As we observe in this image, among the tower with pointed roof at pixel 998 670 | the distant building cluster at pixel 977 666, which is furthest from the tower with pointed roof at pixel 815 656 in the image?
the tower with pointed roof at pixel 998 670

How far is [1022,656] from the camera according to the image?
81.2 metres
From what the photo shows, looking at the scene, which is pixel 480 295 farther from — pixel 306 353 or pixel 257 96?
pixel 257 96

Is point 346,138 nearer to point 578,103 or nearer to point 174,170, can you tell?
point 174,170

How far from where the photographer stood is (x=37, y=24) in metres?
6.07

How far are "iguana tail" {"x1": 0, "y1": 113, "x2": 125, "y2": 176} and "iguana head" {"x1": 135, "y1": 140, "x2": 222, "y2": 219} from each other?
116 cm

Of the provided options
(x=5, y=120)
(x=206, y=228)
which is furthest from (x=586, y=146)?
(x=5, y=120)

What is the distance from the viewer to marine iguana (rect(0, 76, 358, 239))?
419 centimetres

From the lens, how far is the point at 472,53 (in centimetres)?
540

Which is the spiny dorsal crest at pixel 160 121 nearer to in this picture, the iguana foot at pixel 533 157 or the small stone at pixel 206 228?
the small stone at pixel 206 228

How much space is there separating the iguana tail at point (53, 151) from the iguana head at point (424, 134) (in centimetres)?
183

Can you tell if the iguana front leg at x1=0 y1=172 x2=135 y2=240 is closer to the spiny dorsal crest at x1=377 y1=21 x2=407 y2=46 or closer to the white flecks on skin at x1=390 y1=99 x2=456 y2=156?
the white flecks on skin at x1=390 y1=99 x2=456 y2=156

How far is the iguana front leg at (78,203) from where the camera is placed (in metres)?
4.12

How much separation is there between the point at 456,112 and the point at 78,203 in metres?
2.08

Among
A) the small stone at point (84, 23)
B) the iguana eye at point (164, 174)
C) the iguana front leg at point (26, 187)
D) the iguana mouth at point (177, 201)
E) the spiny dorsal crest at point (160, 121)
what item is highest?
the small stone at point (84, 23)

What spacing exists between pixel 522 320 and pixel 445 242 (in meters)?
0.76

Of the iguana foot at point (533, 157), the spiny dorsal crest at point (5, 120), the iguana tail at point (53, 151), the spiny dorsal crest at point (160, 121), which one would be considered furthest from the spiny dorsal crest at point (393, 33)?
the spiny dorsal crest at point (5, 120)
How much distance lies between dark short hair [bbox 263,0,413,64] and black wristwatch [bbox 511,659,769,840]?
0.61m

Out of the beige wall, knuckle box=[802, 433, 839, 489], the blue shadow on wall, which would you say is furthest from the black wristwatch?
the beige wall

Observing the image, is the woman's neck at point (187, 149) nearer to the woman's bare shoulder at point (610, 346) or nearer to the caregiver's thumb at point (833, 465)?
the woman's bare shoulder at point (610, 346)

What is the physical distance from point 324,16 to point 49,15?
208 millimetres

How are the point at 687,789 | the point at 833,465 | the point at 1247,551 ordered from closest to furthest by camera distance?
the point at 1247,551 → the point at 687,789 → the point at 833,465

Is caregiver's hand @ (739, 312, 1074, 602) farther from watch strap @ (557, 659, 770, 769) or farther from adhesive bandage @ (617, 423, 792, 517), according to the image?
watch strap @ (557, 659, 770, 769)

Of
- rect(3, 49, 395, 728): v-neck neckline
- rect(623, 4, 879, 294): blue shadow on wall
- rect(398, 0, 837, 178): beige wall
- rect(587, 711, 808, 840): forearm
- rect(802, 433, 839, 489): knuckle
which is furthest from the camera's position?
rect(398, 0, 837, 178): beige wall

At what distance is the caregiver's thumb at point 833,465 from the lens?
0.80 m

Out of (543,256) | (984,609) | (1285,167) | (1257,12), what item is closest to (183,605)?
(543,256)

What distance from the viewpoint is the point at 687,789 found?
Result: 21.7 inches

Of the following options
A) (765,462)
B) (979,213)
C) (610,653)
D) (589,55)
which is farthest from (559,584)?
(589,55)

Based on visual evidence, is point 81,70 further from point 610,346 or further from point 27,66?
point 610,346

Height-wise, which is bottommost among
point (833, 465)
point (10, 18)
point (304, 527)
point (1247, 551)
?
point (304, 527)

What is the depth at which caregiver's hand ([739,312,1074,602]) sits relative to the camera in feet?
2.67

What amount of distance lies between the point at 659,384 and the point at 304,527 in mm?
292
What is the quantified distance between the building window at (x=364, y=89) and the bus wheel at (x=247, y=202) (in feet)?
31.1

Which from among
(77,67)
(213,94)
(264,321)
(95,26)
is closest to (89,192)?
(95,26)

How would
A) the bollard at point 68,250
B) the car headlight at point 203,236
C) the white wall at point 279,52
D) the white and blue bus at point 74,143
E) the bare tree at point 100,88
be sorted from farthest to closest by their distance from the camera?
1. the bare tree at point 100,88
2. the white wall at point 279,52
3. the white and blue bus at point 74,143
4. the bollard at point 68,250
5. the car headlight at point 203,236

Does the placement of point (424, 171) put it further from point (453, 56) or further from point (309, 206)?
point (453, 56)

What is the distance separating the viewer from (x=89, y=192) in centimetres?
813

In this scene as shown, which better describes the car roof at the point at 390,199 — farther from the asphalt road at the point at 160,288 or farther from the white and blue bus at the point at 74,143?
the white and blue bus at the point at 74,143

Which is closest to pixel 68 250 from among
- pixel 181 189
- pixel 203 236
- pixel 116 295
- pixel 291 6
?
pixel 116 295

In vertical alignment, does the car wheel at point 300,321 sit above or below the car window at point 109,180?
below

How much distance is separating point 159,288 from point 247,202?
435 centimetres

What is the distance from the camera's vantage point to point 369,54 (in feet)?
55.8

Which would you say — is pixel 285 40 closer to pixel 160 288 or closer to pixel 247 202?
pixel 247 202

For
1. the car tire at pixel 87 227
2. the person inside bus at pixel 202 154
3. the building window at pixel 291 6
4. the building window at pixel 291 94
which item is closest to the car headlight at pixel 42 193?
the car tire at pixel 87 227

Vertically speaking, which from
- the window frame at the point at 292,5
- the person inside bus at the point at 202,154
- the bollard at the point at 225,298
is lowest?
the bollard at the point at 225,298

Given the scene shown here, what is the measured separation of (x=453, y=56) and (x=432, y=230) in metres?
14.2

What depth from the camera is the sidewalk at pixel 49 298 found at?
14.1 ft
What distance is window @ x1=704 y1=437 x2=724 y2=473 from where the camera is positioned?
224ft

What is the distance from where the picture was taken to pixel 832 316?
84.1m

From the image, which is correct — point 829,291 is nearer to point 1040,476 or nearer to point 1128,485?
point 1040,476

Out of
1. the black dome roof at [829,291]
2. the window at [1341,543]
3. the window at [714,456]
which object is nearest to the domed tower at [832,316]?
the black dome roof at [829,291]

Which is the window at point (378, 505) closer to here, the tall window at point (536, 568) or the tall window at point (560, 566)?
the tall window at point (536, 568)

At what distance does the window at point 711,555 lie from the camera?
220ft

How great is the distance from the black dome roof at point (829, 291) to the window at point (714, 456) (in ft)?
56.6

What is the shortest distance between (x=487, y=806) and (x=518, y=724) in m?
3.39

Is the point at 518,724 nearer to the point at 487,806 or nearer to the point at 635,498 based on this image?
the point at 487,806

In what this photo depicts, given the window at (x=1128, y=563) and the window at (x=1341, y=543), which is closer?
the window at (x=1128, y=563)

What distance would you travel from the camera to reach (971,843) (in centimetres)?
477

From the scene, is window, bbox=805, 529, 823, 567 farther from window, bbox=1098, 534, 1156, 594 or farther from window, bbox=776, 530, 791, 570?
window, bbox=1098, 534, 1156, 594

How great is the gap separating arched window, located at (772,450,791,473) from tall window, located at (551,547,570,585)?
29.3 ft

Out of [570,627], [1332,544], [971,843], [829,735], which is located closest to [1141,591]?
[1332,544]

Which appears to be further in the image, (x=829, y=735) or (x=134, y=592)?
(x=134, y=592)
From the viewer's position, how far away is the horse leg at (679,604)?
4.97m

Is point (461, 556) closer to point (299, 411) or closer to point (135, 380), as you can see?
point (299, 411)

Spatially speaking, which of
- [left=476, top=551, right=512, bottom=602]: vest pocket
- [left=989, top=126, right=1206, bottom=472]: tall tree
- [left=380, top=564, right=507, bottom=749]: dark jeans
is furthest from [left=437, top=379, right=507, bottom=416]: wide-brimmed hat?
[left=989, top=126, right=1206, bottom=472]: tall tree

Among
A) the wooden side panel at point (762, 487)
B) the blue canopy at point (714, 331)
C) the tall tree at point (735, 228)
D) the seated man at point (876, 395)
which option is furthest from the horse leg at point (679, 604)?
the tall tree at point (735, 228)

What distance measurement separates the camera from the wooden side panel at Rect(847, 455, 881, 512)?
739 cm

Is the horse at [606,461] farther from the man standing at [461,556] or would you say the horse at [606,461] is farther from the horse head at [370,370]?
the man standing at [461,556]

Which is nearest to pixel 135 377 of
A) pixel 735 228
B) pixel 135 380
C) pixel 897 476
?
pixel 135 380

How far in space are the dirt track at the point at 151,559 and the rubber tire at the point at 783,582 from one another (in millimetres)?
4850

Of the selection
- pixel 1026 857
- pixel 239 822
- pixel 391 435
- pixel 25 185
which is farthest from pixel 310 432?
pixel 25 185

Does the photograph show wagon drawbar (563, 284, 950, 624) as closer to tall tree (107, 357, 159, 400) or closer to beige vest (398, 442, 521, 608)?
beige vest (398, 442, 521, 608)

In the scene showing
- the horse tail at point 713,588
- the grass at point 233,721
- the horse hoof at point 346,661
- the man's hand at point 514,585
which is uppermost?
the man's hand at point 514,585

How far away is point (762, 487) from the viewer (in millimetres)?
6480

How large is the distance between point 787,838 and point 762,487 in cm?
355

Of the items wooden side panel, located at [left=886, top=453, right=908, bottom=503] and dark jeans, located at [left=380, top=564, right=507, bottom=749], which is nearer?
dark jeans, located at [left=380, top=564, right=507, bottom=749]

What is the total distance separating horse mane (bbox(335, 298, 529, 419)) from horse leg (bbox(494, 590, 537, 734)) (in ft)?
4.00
---*---
» **The task**: Write out again, word for word, the stretch of items above from the line containing "In the scene showing" through the last of the items.

» **Output of the task**:
In the scene showing
- the horse tail at point 713,588
- the grass at point 233,721
- the horse hoof at point 346,661
- the man's hand at point 514,585
which is uppermost?
the man's hand at point 514,585

How far away is point (762, 487) from the viewer (in millimetres)?
6480

How large is the distance between point 787,838 and point 762,487 in cm?
355

Of the items wooden side panel, located at [left=886, top=453, right=908, bottom=503] and dark jeans, located at [left=380, top=564, right=507, bottom=749], which is nearer?
dark jeans, located at [left=380, top=564, right=507, bottom=749]

What is the total distance separating horse mane (bbox(335, 298, 529, 419)) from horse leg (bbox(494, 590, 537, 734)) (in ft)?
4.00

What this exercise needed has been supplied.